Gov. Mark Dayton released a tax proposal in late March that would provide some tax relief for families, but the governor’s plan has been criticized for penalizing businesses.

If the Minnesota Legislature doesn’t conform to the new federal law, there would be many differences between what is and isn’t deductible, Jackson says. “The more things are different, the more complexity you have,” he says. “This will be an issue that every state will have to deal with, not just Minnesota. Just about every single state has to deal with this.”

The different states’ responses also could put Minnesota at a competitive disadvantage, he adds.

Political observers expect Dayton, a DFLer, and the Republican-controlled Legislature to take action in response to federal tax changes, but it’s unclear what elements will be in the final tax package. “I think it’ll be fascinating to see what they’re going to do,” Bahls says.

Accountants, tax attorneys and bankers are cautioning clients to wait and see how these changes to federal and Minnesota tax laws shake out. First, they’ll need to wait for more guidance from the Internal Revenue Service, which could take several months to come out.

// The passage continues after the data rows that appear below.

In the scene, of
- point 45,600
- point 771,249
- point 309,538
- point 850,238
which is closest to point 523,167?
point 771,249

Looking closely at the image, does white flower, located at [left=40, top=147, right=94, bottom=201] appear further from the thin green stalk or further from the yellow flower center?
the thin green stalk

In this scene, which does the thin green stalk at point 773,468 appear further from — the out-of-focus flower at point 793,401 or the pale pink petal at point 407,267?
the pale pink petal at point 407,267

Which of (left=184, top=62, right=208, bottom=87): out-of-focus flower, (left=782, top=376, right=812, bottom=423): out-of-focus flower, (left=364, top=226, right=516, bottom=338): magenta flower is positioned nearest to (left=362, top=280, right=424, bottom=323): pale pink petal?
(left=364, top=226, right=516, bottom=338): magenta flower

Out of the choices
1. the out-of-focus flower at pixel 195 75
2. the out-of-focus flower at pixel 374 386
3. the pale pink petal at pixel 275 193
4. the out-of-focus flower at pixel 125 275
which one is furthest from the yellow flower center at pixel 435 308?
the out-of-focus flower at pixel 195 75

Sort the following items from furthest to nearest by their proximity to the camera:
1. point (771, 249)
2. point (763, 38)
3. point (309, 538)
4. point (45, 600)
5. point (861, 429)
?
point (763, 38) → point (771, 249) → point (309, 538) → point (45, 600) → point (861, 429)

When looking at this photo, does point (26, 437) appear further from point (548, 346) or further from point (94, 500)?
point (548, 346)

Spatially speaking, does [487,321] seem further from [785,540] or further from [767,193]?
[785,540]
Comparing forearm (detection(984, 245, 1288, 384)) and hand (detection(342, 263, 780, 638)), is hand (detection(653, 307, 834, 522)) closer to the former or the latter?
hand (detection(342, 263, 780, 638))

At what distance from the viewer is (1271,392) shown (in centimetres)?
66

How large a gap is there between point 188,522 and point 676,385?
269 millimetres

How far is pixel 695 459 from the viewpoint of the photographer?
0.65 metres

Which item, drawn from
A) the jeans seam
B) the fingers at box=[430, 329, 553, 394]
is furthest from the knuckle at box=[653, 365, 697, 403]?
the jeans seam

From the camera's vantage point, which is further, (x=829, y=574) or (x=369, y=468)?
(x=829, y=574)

Then there’s the Minnesota legislative response. Plus, even though the federal business tax changes are now law, they could be altered if there’s a new political environment in Washington, D.C.

“If the balance of power in Congress changes and the presidency changes, I certainly could see a situation where the corporate tax benefits are modified,” says Salsbury, who has been practicing law since 1995. “There will need to be some time to see how they all play out and how they will all be interpreted.”

Nancy Crotti is a St. Paul-based writer and editor.